[Start of Data records]

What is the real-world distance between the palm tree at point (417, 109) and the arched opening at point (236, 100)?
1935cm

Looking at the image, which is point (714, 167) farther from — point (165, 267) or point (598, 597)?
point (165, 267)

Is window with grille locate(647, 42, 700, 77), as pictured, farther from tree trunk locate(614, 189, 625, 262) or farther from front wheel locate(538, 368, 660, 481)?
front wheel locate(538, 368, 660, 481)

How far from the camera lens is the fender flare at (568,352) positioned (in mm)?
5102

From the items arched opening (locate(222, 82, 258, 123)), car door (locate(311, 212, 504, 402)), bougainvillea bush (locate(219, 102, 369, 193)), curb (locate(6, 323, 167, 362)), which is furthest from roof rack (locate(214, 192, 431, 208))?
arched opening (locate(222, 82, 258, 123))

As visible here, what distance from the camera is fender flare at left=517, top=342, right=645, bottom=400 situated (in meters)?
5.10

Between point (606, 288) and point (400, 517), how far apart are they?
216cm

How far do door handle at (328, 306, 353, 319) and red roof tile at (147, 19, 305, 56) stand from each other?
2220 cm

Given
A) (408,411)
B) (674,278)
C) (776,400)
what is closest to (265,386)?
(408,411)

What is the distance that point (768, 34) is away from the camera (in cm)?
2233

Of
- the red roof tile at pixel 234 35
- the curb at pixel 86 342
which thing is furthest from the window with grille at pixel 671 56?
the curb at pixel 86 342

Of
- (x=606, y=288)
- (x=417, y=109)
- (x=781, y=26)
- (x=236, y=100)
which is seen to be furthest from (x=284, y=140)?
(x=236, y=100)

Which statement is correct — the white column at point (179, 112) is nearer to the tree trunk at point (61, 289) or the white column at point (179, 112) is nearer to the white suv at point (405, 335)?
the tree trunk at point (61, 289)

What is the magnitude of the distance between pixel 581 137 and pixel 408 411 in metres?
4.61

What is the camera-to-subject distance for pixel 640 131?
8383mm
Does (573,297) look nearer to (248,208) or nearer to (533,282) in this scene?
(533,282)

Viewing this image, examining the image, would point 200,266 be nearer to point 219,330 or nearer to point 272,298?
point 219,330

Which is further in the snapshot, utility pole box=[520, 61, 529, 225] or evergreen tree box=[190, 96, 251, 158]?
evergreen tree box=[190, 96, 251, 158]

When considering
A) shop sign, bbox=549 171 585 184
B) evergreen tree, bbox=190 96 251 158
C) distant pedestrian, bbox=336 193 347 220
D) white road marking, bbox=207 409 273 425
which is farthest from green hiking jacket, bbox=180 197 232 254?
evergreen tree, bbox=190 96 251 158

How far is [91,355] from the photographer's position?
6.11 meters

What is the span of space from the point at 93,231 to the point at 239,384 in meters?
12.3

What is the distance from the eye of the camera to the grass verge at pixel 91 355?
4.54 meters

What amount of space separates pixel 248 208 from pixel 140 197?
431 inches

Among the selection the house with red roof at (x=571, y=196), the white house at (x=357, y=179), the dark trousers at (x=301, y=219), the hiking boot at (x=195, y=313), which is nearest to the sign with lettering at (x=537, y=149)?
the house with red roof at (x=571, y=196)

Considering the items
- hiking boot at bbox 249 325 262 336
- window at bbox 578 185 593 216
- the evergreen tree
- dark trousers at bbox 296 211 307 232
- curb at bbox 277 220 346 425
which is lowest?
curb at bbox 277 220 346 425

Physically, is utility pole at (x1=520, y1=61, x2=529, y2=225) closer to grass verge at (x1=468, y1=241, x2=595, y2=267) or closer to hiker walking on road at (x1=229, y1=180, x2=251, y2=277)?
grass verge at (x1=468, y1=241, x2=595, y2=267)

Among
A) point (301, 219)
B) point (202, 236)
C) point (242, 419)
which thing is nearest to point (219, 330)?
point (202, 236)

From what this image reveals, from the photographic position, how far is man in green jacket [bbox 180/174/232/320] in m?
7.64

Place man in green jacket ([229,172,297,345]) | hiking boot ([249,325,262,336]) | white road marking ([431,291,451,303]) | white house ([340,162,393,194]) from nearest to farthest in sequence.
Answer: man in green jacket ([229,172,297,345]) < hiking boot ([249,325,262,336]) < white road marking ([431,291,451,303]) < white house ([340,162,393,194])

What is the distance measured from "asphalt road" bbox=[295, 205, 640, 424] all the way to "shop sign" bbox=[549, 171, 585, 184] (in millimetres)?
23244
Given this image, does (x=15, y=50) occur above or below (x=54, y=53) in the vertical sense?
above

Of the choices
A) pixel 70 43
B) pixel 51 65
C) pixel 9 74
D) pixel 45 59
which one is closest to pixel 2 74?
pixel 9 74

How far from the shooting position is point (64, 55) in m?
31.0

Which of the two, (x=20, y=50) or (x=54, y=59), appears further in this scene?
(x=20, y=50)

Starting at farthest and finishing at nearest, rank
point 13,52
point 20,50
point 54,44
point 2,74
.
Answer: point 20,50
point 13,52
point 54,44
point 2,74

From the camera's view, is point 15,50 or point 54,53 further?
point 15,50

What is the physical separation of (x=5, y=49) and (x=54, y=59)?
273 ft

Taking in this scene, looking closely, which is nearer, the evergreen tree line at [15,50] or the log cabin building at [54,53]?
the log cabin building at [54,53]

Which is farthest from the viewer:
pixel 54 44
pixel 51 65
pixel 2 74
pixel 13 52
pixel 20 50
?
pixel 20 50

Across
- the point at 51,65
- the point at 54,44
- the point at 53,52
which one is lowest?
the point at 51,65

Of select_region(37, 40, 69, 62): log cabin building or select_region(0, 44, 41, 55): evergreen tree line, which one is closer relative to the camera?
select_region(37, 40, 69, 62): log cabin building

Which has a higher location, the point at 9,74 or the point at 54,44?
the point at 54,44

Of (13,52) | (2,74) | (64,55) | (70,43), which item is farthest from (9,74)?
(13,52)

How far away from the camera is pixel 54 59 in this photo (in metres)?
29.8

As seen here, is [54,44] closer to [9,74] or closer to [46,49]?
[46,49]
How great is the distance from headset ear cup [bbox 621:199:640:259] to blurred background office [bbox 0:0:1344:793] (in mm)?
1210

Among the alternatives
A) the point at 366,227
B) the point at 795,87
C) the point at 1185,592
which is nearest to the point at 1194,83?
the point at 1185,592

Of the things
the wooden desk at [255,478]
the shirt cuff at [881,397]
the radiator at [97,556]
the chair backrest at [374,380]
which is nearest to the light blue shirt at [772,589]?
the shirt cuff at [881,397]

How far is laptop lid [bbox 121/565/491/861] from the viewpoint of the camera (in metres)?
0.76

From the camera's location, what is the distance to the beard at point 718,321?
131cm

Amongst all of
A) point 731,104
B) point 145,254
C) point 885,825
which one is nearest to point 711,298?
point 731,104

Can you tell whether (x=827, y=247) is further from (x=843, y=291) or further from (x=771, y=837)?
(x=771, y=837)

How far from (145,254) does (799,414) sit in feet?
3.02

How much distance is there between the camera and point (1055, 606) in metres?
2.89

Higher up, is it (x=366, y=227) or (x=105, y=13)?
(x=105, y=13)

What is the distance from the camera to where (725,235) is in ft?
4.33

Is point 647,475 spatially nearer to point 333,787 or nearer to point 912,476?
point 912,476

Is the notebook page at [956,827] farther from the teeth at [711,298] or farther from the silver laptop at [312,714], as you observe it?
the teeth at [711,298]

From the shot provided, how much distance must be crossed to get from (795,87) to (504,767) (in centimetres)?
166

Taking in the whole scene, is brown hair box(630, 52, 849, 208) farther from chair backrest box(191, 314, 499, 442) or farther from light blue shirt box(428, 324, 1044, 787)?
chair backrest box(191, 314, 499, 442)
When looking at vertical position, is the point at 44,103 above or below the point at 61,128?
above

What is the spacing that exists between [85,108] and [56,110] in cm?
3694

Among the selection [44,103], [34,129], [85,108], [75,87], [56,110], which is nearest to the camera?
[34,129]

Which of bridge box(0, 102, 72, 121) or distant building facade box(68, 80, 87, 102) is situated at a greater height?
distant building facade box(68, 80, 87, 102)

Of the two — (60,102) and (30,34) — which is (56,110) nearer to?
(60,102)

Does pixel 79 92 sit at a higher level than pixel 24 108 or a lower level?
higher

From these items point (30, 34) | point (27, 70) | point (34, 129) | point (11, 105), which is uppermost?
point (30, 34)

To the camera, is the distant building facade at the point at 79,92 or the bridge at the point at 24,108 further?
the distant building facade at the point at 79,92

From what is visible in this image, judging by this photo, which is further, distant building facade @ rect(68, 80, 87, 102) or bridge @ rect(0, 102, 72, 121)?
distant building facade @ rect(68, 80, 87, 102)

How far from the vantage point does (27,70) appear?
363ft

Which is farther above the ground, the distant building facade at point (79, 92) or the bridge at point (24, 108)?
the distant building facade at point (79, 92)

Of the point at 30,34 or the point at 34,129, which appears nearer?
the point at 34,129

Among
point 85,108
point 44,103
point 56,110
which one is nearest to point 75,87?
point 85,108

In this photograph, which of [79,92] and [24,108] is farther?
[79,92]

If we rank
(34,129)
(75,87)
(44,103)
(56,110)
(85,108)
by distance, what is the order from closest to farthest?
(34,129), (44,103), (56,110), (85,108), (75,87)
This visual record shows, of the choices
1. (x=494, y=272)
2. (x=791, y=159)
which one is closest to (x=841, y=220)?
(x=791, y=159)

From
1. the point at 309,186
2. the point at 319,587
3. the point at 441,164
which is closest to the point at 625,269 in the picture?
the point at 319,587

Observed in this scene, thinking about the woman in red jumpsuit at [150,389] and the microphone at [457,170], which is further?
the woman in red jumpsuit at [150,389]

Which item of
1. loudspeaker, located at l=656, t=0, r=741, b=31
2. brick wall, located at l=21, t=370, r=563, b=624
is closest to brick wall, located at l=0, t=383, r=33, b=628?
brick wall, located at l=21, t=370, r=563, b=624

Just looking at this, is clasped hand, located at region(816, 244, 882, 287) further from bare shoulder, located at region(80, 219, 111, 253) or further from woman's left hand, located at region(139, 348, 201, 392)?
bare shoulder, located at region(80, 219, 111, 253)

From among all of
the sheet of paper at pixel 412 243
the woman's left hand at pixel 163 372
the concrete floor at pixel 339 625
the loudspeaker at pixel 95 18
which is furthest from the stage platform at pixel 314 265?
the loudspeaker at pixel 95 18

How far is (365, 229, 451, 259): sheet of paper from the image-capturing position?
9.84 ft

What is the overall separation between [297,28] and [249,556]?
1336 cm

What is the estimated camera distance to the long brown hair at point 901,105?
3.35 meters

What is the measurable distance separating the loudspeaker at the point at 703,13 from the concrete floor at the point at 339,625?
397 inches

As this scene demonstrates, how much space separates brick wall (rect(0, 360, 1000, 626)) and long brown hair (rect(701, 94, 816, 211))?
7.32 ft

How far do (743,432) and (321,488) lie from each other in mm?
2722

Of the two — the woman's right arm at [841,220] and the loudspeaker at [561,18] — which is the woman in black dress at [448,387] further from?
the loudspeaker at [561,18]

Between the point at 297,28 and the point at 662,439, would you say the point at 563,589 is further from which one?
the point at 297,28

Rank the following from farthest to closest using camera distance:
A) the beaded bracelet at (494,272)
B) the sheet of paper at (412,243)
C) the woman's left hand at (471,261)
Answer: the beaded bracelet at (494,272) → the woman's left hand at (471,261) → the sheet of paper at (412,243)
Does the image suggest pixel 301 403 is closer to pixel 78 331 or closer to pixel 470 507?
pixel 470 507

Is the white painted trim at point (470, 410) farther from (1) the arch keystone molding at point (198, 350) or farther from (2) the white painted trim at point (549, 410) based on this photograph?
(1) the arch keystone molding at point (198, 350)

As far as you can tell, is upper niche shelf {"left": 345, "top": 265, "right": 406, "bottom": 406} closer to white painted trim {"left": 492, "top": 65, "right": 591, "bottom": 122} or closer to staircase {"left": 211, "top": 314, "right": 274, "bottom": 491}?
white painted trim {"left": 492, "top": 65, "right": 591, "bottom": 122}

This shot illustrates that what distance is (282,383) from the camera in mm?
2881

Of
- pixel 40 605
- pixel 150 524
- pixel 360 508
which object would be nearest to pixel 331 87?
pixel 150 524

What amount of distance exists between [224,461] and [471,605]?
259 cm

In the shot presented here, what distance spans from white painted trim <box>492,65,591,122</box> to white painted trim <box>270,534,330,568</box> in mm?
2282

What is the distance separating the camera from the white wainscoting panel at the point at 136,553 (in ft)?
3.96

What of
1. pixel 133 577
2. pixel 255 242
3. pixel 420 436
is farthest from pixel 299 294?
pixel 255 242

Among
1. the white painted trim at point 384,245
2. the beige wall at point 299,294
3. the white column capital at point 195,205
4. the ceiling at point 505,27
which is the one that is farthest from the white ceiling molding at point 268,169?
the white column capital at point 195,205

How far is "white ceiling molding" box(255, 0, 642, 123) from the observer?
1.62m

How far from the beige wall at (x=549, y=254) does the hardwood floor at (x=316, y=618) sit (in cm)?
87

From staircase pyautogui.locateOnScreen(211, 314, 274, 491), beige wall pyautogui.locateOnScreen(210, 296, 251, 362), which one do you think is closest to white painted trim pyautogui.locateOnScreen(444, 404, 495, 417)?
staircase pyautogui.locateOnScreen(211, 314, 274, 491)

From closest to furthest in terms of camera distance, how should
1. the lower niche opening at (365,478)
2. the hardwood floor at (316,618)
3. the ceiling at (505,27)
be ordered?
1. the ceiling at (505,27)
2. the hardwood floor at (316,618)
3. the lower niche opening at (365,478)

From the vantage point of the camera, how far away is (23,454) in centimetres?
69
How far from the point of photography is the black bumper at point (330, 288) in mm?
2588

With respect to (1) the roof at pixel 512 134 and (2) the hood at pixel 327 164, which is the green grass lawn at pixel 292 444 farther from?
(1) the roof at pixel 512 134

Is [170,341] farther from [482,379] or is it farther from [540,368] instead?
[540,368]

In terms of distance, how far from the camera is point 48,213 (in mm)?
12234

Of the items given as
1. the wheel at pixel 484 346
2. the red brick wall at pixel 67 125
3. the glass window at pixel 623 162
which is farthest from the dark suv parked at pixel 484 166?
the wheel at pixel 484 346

[End of Data records]

Request:
Output exactly the lines above, from the one holding "From the vantage point of" through the end of the data, including the first and last.

Result for this exercise:
From the vantage point of the camera, how far away is (23,454) in centimetres?
69
How far from the point of photography is the black bumper at point (330, 288) in mm?
2588

With respect to (1) the roof at pixel 512 134 and (2) the hood at pixel 327 164, which is the green grass lawn at pixel 292 444 farther from?
(1) the roof at pixel 512 134

Is [170,341] farther from [482,379] or is it farther from [540,368] instead?
[540,368]

In terms of distance, how far from the camera is point 48,213 (in mm)?
12234

Of the items given as
1. the wheel at pixel 484 346
2. the red brick wall at pixel 67 125
3. the glass window at pixel 623 162
which is farthest from the dark suv parked at pixel 484 166?
the wheel at pixel 484 346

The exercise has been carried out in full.